Wir stellen unseren Kunden unsere gesamte Expertise und Erfahrung zur Verfügung, um ihnen den Weg in die Cloud so einfach wie möglich zu gestalten. Unser gesamtes Portfolio ist modular aufgebaut, sodass Lösungen innerhalb und außerhalb der Cloud kombiniert werden können. Wir halten nichts davon, bestehende Lösungen mit der Brechstange einzureißen und zu ersetzen. Um unseren Kunden die gewünschte Flexibilität bei der Wahl der Module zu bieten, gewährleisten wir, dass sie sich von jedem beliebigen Ausgangspunkt aus in jede beliebige Richtung entwickeln können. Es steht ihnen frei, mit einer Einzelanwendung ihrer Wahl zu beginnen und dann je nach Bedarf eine vollständig integrierte SAP-Suite in der Cloud aufzubauen.
“Für jede Branche eine eigene Lösung”
Außerdem bieten wir ihnen für jede Branche eine eigene Lösung und zeigen Wege zur Umstellung auf, die mit zunächst nur einer Anwendung beziehungsweise einer Suite mit Best-of-Breed-Lösungen beginnen oder gleich durchgängig erfolgen kann. Dabei stützen wir uns auf 42 Jahre Erfahrung in der Softwarebranche und auf mittlerweile 35 Millionen Cloud-Kunden. Im Zentrum dieses Wandels stehen für uns nicht Funktionen, sondern Ergebnisse.
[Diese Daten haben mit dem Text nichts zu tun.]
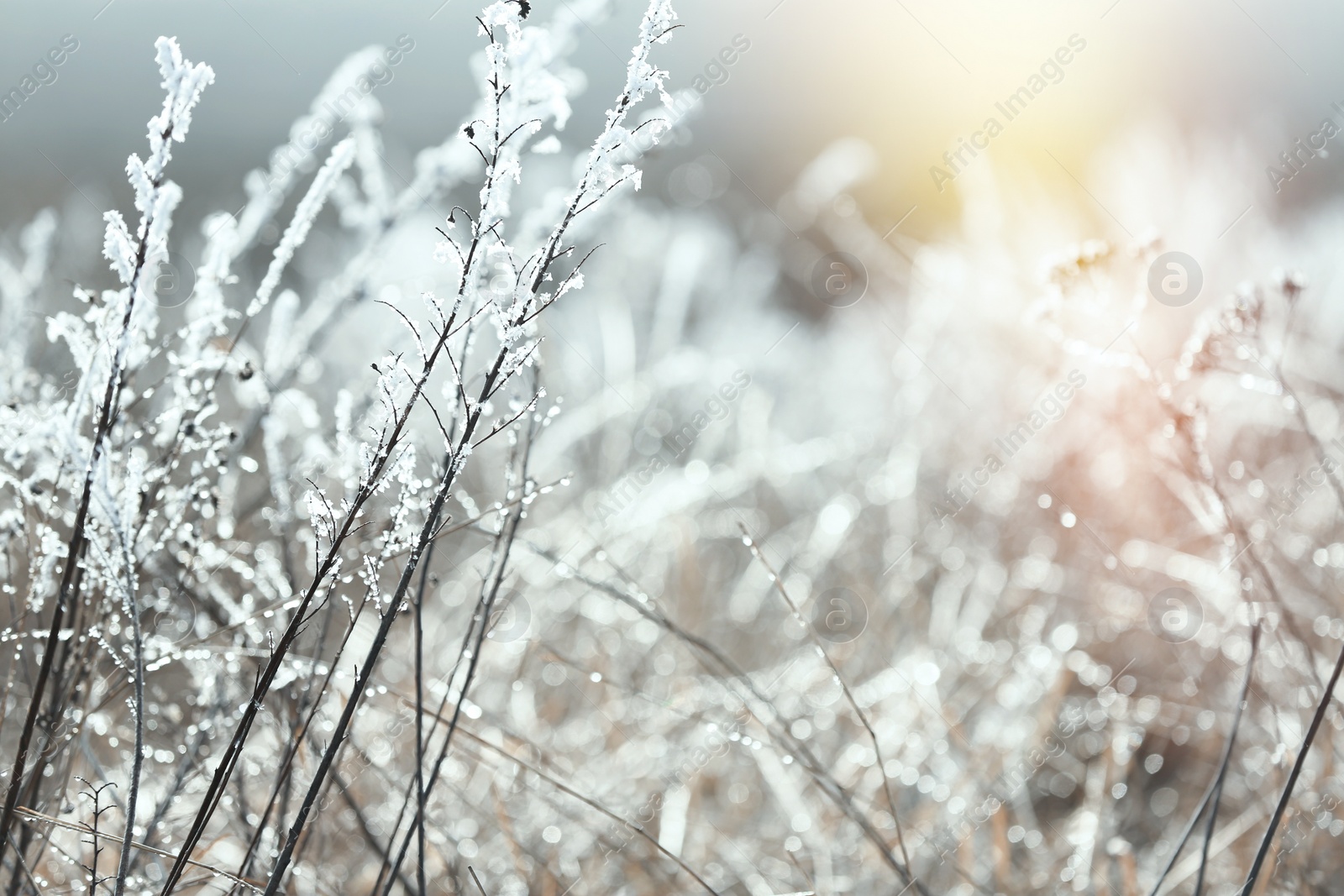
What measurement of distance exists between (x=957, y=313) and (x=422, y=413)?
1.53 meters

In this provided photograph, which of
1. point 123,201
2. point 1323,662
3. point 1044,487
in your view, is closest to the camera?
point 1323,662

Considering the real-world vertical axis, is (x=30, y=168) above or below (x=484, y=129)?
above

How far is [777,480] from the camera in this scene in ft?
7.11

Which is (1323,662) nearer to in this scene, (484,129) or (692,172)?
(484,129)

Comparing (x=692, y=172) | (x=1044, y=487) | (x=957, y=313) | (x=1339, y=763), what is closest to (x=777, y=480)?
(x=1044, y=487)

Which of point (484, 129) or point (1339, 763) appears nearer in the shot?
point (484, 129)

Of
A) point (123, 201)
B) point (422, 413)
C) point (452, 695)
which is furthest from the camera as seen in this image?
point (123, 201)

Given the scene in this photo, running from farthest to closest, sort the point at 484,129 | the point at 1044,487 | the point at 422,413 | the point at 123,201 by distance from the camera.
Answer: the point at 123,201, the point at 422,413, the point at 1044,487, the point at 484,129

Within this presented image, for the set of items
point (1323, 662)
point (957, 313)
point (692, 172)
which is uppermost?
point (692, 172)

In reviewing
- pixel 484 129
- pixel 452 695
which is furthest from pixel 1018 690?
pixel 484 129

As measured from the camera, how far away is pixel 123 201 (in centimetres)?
476

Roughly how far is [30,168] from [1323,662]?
17.1ft

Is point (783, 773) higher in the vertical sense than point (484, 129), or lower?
lower

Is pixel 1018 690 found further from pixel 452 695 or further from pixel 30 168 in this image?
pixel 30 168
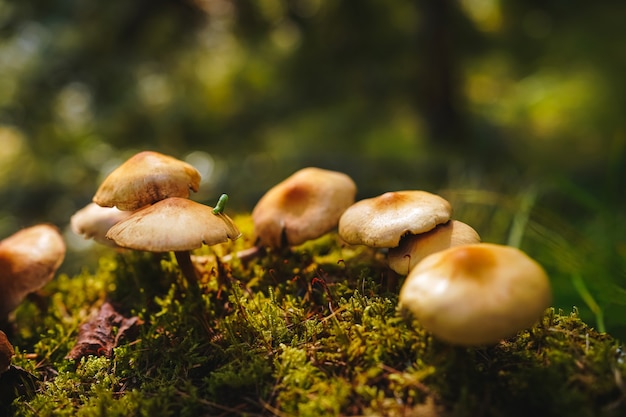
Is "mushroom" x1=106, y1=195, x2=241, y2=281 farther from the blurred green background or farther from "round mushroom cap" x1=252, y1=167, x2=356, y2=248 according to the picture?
the blurred green background

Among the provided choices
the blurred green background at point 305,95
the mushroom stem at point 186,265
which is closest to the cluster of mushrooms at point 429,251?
the mushroom stem at point 186,265

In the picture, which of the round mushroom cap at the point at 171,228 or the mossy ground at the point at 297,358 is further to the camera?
the round mushroom cap at the point at 171,228

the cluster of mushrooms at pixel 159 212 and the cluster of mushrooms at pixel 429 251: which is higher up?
the cluster of mushrooms at pixel 159 212

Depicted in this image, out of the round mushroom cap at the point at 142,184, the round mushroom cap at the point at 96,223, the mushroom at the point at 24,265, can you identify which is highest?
the round mushroom cap at the point at 142,184

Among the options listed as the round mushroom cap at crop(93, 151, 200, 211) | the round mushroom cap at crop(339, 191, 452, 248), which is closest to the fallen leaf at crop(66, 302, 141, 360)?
→ the round mushroom cap at crop(93, 151, 200, 211)

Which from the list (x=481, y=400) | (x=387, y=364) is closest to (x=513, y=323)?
(x=481, y=400)

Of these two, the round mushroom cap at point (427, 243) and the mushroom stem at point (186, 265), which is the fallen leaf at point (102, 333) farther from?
the round mushroom cap at point (427, 243)

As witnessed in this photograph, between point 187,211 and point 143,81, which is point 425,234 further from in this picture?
point 143,81

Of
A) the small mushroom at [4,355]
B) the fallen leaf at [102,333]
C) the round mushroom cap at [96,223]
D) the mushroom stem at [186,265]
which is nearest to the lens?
the small mushroom at [4,355]
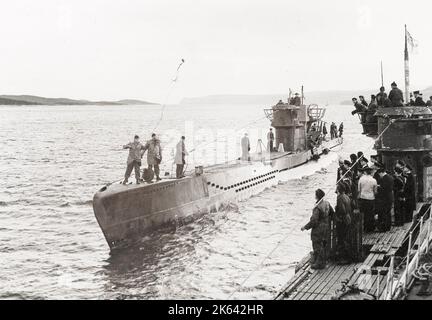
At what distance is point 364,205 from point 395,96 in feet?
15.8

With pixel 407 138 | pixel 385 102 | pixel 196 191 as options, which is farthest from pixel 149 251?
pixel 385 102

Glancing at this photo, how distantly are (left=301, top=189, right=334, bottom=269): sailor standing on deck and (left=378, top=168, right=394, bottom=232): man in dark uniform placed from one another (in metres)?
2.36

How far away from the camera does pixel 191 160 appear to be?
44062 mm

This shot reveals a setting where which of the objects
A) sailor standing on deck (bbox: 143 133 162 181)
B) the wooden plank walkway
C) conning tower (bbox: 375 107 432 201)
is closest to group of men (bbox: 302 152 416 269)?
the wooden plank walkway

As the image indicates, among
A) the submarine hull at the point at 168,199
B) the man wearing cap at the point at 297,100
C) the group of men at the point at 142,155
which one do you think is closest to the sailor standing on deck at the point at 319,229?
the submarine hull at the point at 168,199

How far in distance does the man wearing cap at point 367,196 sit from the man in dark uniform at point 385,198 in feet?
0.70

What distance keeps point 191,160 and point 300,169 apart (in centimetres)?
1578

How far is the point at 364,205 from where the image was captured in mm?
11367

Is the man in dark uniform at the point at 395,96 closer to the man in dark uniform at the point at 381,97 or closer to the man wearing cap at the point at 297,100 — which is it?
the man in dark uniform at the point at 381,97

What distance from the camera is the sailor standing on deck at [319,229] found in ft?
31.4

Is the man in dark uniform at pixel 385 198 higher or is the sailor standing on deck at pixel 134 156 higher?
the sailor standing on deck at pixel 134 156

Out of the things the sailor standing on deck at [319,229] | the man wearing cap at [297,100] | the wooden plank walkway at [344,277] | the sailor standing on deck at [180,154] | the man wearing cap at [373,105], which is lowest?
the wooden plank walkway at [344,277]
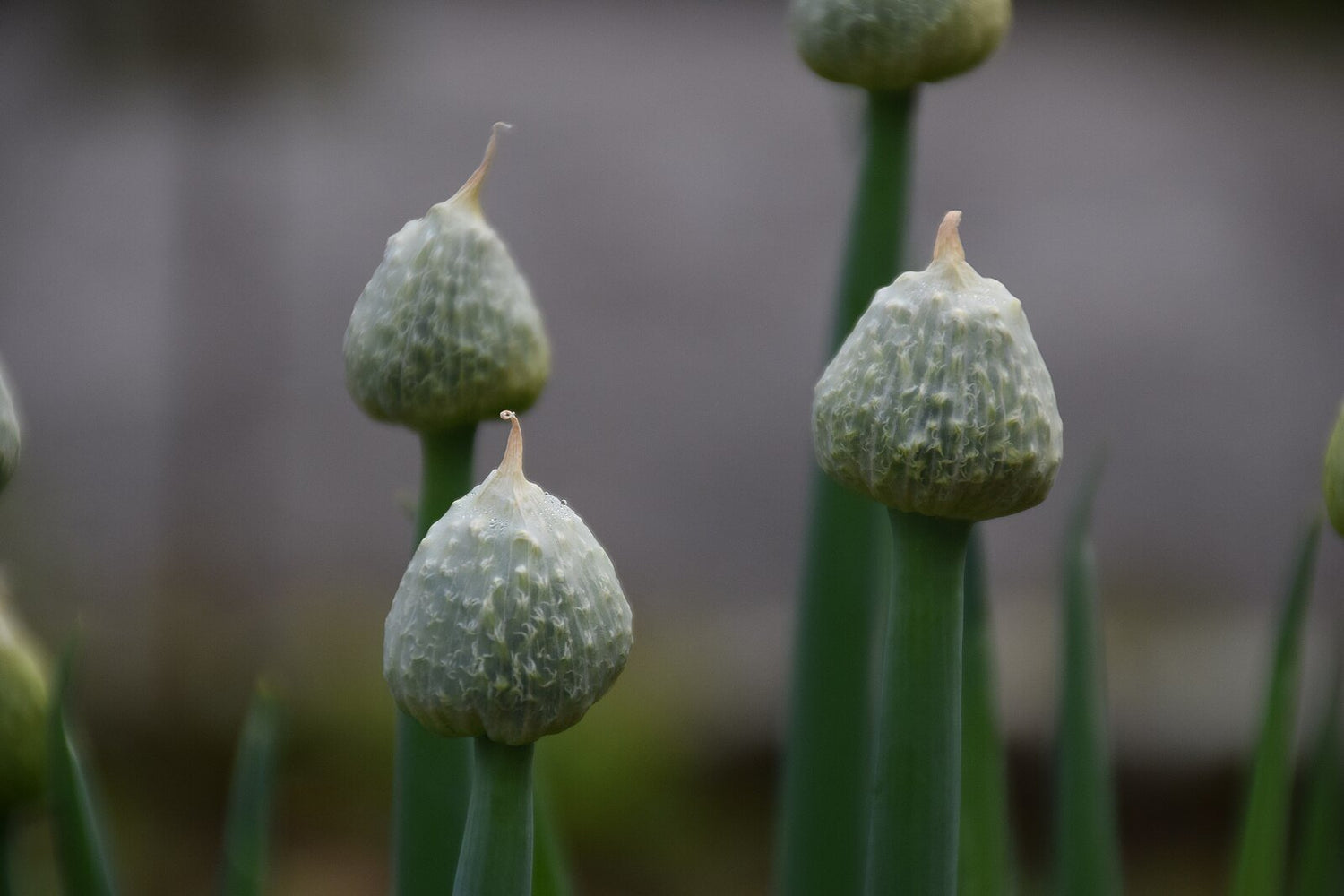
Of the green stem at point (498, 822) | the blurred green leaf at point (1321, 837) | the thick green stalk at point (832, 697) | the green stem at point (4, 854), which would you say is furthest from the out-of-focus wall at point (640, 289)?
the green stem at point (498, 822)

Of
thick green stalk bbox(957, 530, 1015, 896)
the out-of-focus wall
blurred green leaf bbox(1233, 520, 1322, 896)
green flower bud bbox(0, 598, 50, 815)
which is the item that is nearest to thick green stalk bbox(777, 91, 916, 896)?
thick green stalk bbox(957, 530, 1015, 896)

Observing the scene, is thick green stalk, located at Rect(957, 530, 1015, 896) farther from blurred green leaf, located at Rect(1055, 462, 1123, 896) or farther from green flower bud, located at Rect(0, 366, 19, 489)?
green flower bud, located at Rect(0, 366, 19, 489)

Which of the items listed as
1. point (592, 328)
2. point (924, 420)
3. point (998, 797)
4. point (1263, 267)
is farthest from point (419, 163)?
point (924, 420)

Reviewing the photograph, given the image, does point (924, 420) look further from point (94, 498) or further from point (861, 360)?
point (94, 498)

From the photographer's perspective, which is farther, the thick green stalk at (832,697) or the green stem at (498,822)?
the thick green stalk at (832,697)

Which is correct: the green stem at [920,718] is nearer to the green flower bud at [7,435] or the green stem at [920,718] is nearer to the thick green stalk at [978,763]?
the thick green stalk at [978,763]

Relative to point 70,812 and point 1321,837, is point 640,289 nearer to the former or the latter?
point 1321,837
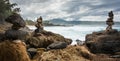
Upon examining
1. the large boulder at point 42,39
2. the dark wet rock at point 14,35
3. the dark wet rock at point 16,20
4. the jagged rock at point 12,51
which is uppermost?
the dark wet rock at point 16,20

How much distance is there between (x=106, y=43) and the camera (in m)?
29.3

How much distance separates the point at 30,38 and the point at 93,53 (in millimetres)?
9225

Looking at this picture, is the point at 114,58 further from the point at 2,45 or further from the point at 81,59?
the point at 2,45

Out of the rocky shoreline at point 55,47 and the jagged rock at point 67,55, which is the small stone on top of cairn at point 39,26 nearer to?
the rocky shoreline at point 55,47

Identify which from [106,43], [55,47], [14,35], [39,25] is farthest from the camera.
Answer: [39,25]

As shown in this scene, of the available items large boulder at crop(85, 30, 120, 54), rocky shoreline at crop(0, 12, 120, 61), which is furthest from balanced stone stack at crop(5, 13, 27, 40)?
large boulder at crop(85, 30, 120, 54)

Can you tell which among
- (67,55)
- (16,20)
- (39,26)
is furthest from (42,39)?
(16,20)

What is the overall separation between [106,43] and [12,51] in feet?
56.9

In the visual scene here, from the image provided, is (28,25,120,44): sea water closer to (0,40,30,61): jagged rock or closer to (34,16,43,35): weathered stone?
(34,16,43,35): weathered stone

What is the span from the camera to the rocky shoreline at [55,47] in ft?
43.0

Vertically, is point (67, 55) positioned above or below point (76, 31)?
above

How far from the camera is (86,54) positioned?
26.7m

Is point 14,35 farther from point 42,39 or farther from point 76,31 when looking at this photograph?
point 76,31

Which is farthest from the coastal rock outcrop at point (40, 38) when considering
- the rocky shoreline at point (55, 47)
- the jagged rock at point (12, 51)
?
the jagged rock at point (12, 51)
Und Ergebnisse folgen nicht allein aus der Automatisierung. Unseren Kunden geht es darum, unternehmensübergreifend neue Prozesse aufzusetzen. Voraussetzung hierfür sind, wie gesagt, Anwendungen, Netzwerke und Tools für die Zusammenarbeit, die natürlich allesamt gemeinschaftlich und zu 100 Prozent mobil nutzbar sein müssen.